Chemical Defense

Anisomorpha buprestoides is most commonly known for its unique chemical defensive spray that it produces to ward off predators.  This irritating and odiferous substance is a milky-white, acidic chemical that is secreted as a defensive response from its prothoracic glands (Conle et al. 2009).  Its main components include varying combinations of three different diastereomers: anisomorphal, dolichodial, and peruphasmal (Dossey 2008). The fluid is created and held in long compartments inside the thorax (Eisner 1965), while it is released from notches just behind the head at an anterolateral angle (Littig 1942).  Even in its nymph stage, A. buprestoides’ glands are fully functional and can successfully repel an ant attack (Sondheimer 1970).  A pair of striped walking sticks equipped with their unique chemical defense. Photo used courtesy of Crystal Ernst.

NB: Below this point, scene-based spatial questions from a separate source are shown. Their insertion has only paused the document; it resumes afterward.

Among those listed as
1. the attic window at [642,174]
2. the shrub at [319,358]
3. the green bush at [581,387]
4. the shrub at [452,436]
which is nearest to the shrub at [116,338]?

When sprayed, the substance is extremely foul smelling and can cause intense but only temporary irritation in its victim’s eyes and soft tissues (Sondheimer 1970).  In some cases, short-term blindness has been reported (Sondheimer 1970).  The two-striped walking stick will always shoot its venom when triggered by a stimulus resembling a predator (Sondheimer 1970).  The attacker does not have make contact with the walking stick, but merely approach it threateningly to initiate this reaction.  The discharge can be an effective defense against predators such as ants, beetles, birds, and mice (Sondheimer 1970).  That does not mean humans are immune; take caution if approaching one of these bugs.  The two-striped walking stick has sprayed plenty of humans that came too close.  Keep your pets safe too, because dogs have been a frequent victim of these attacks as well.  In fact, A. buprestoides can accurately hit an attacker's eyes within a 30 to 40 centimeter range (Eisner 1965; Sondheimer 1970).  Then, once the compartments of the chemical substance has been depleted, it can take one to two weeks to completely restock the fluid (Eisner 1965). A male two-striped walking stick carries less spray than a female. Photo used courtesy of 

Just as in many other aspects of the two-striped walking stick's behavior, the three different color forms exhibit signficant differences with their chemical defense too.  The white, orange, and brown forms live in varying habitats and thus eat different forms of fauna, which affects the chemical compositions of their secretion (Conle et al. 2009).  Therefore, we see different combinations of the three diastereomers present among the color forms. In addition, the composition also depends on their developmental stage; nymphs generally produce a different combination of diastereomers than the mature adult does (Dossey 2008).   Furthermore, the three color forms behave differently when threatened by an animal.  After they release their chemical defense spray, the brown form of A. buprestoides will stay still until the threat is gone, while the white and orange forms will walk away quickly or drop to the ground if perched on a plant (Conle et al. 2009).